Hope we’re doing well?

I did a thread earlier in the week about a failed drive, I’ll link to this post at some point.

Anyway, turned out to be a SATA cable, or a trayless caddy. A bit annoying really, I went on auto-pilot and just assumed the drive was at the end of its life.

I have to admit, the sata cables I’ve been using are old ones. I would switch them all out, but then I might have a problem. I guess I could do one at a time, but the only time I know something is wrong is during a replication in TrueNAS.

This is my second caddy or sata related issue in the last year…makes me wonder about a better hard drive connecting solution.

Anyway, any thoughts welcome!

The ones I’m using

No, for the physical hardware there’s no distinction between what you are using and a solution with a backplane. Having said that, devices that use a backplane usually also implement a method of keeping the drive mechanically locked in position, so chances of intermittent contact are reduced. It’s that bouncing of the contacts in the connector that degrade them over time.

1 Like

Thanks Dutch, OK then I’ll keep with how I’m doing it and chalk it down to the usual maintenance. :+1:

Adding more points of failure increases the likelihood of failure, and cheaper parts tend to be made to a lower specification.
So, yeah, SATA cables can fail and are worth checking first before assuming the drive is the problem, if only because it’s so much cheaper of the cable is the issue. Even before that, try unplugging it, and plugging it back in again. :upside_down_face:

3 Likes

Thanks for that :+1: Yeah, ideally I’d have as few drives a possible, but the price per TB is a little wobbly at times :roll_eyes:

Hehe, the old unplugging/replugging trick, I wonder what millennium that will no longer be a thing! :laughing:

Hi,

I’d bet it’s just cables/connectors of meh / cheap quality.

(… coupled with a few specks of slightly acidic dust nicely doused in 60%+ humidity left to oxidize for a few months/years…).
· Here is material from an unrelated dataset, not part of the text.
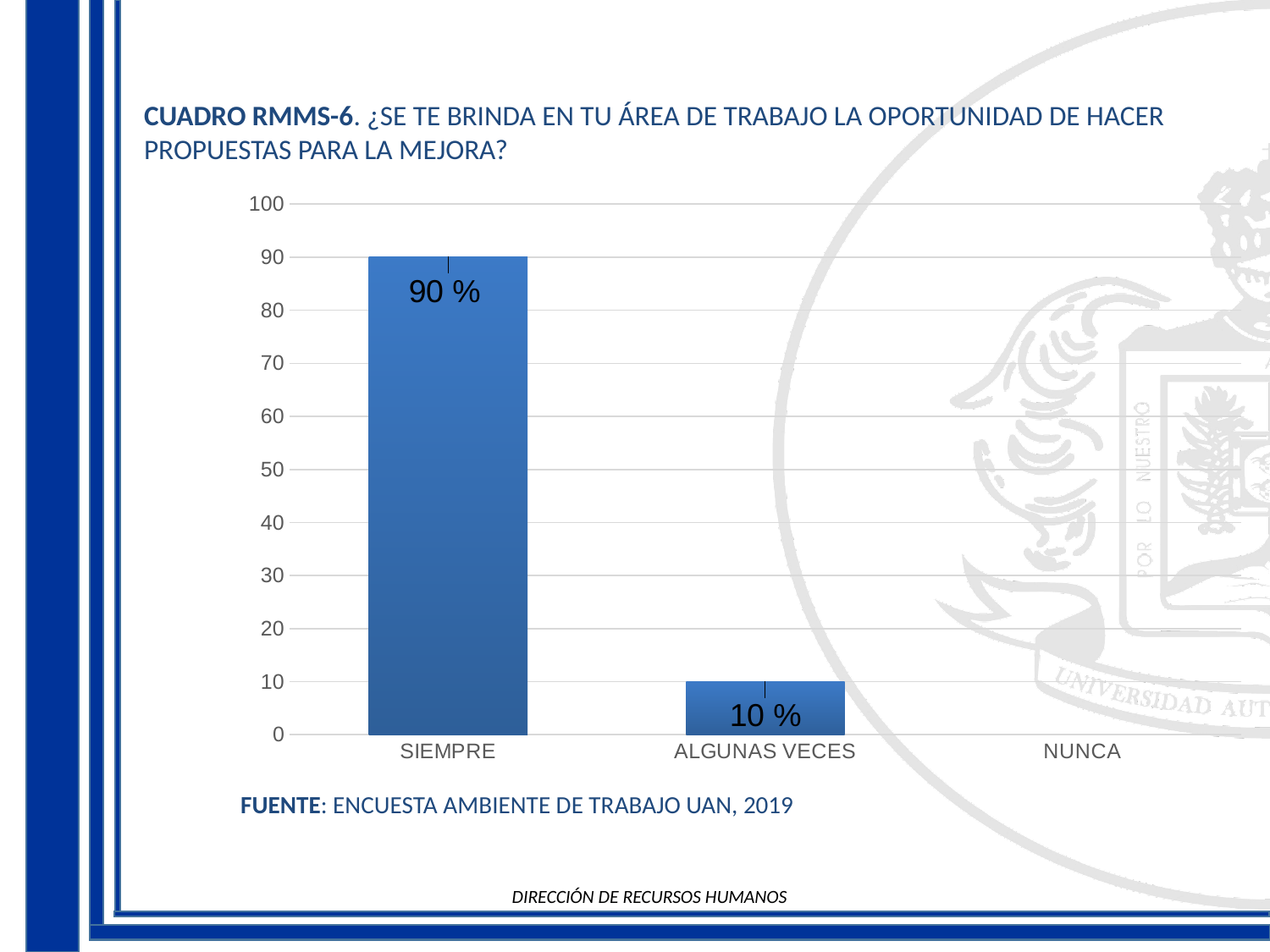
Is the value for SIEMPRE greater or less than 50? greater Which is larger, the value for SIEMPRE or the value for ALGUNAS VECES? SIEMPRE What is the value for ALGUNAS VECES? 10 % What is the difference between the values for SIEMPRE and ALGUNAS VECES? 80 % Is the value for ALGUNAS VECES greater or less than 20? less What source is cited below the chart? ENCUESTA AMBIENTE DE TRABAJO UAN, 2019 What kind of chart is shown on the slide? Bar chart Do the values rise or fall from SIEMPRE to ALGUNAS VECES? Fall What is the value for SIEMPRE? 90 % What is the maximum value shown on the y axis? 100 How many categories are shown on the x axis? 3 Which category has the highest value? SIEMPRE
Large aka. public, cloud providers work with inventories and statistics and bad cables happen to them too ...

Large aka. public, cloud providers will leave dead disks plugged in for a while - since dispatching humans to take hosts offline costs human time and host downtime. Eventually, a host will be taken offline and a new disk swapped in.

The swapped out disks could be cycled back into service in another host where they’d undergo online testing and erasure… Eventually the disk would either die for real and head to the crusher at some point or would keep serving happily in another machine.

All hardware is inventoried and tracked in a database, if another disk ends up unhappy in the same slot/position - that slot position will end up being left empty probably.

Similar thing happens with RAM - just because you have RAM errors doesn’t mean you’ll have errors on a different board and cpu, and it doesn’t mean you can’t blacklist the address range in RAM and keep using the dimm.

At scale it’s all about probabilities, and with your several hosts and a dozen+ disks, you’re starting to turn probabilities against us.

1 Like

Thank you for that risk :+1: Very interesting to read how larger places do things. I should probably track my trays and disks and cables more accurately.

Humidity is an issue though, that I’m trying to resolve as best as possible :roll_eyes:

I have bought some replacement SATA cables as spares, but it’s such a nightmare to test via a production machine, as it only shows errors during saturation (replications, etc.). So if there’s something strange going on, I guess I need to change the SATA cable first, then do a replication and hope there’s a lot of data. Then if that goes well, I need to swap the tray in case that’s the problem, and finally the disk. Bit of a palaver!

This topic was automatically closed 273 days after the last reply. New replies are no longer allowed.